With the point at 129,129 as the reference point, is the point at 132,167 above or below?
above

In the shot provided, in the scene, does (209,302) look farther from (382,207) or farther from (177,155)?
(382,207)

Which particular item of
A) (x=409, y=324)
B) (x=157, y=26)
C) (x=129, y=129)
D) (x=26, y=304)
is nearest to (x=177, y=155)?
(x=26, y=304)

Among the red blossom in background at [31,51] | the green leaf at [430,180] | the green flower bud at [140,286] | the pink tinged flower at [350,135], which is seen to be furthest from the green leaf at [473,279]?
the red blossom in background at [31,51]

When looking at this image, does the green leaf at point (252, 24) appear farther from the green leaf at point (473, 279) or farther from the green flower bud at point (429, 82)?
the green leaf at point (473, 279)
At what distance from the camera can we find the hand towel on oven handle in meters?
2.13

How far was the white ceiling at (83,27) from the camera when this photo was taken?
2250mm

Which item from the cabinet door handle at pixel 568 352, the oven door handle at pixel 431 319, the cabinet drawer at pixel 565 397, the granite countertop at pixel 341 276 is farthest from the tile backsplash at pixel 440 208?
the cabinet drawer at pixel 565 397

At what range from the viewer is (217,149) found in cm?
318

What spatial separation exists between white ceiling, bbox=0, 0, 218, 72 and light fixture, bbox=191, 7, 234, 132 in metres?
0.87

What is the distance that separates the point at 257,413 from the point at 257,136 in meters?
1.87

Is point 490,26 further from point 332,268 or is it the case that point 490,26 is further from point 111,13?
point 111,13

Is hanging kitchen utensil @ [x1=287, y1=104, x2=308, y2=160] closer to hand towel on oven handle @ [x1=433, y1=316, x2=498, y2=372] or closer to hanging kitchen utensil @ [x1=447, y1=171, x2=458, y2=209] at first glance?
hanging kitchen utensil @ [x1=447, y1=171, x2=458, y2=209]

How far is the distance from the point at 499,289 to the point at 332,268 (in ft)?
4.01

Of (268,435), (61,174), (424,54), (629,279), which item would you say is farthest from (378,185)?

****************

[GOAL OF THE EXERCISE]
Give the data from the line containing "Is point 490,26" through the end as a numbered list, leaving out blank lines.

[RESULT]
1. Is point 490,26 further from point 332,268 or is it the case that point 490,26 is further from point 111,13?
2. point 111,13
3. Is hanging kitchen utensil @ [x1=287, y1=104, x2=308, y2=160] closer to hand towel on oven handle @ [x1=433, y1=316, x2=498, y2=372] or closer to hanging kitchen utensil @ [x1=447, y1=171, x2=458, y2=209] at first glance?
4. hanging kitchen utensil @ [x1=447, y1=171, x2=458, y2=209]
5. How far is the distance from the point at 499,289 to the point at 332,268 (in ft)?
6. 4.01
7. Of (268,435), (61,174), (424,54), (629,279), which item would you say is farthest from (378,185)?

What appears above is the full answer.